Semi-Supervised Multiclass Classification with Novelty Detection Using Support Vector Machines and Linear Discriminant Analysis

Abstract

Semi-supervised multi-class classification with novelty detection consists of one tool that can accurately define what class an instance belongs to from a set group of known classes while simultaneously detecting instances that do not belong to any of the classes. This field of machine learning has been studied for a decade or more, with many different algorithms and solutions tested. In this thesis, an algorithm built using One-Class Support Vector Machines (OCSVM) and Linear Discriminant Analysis (LDA) will be explored and demonstrated on data from simulated missile trajectories. Not only is this algorithm novel to the aerospace industry, but also to the computer science and machine learning industries as well. Its strengths and limitations will be explored, as well as techniques to increase accuracy and ideas for future work and other uses for this tool.

The data used is produced by the Auburn University Solid Rocket Code (AUSRC), a validated code which simulates the flight of a missile given its design parameters. The output data from the AUSRC is preprocessed using common techniques such as standardization, to eliminate the influence of units of measurement, and principal component analysis (PCA) as a method of data reduction. The data is then fed into an iterative OCSVM, during which necessary data is recorded to extract any outlier points. An objective threshold is used to differentiate between instances that are outliers of a known clean class and instances that are true novelties from an unknown class. The instances deemed 'true' novelties by the threshold are added to the training data to fit the LDA to. The data is then run through the LDA, which provides a higher classification accuracy than the OCSVM, cleaning up inter-class misclassifications as well as tracking the outliers back to their known class. Since the LDA was trained on the 'true' novelty class data, it acts as a novelty detector by extracting any other points the OCSVM missed.

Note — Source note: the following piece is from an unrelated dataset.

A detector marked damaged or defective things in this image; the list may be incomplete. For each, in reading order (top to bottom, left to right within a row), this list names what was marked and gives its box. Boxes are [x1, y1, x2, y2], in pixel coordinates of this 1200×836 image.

This method works accurately (>90\% overall accuracy) on simulated missile trajectories across 3 different data sets and robustness tests. The data set features used are comprised of performance parameters, trajectory data, or derived features. The tests comprise of reduced time frames and random missing data. The OCSVM provides high accuracy novelty detection while the LDA provides high accuracy classification, exploiting the strengths of each machine learning algorithm. Further work should be done to improve the hybrid method and to investigate ways to eliminate the LDA's underlying assumption of the data set to have a multivariate Gaussian distribution.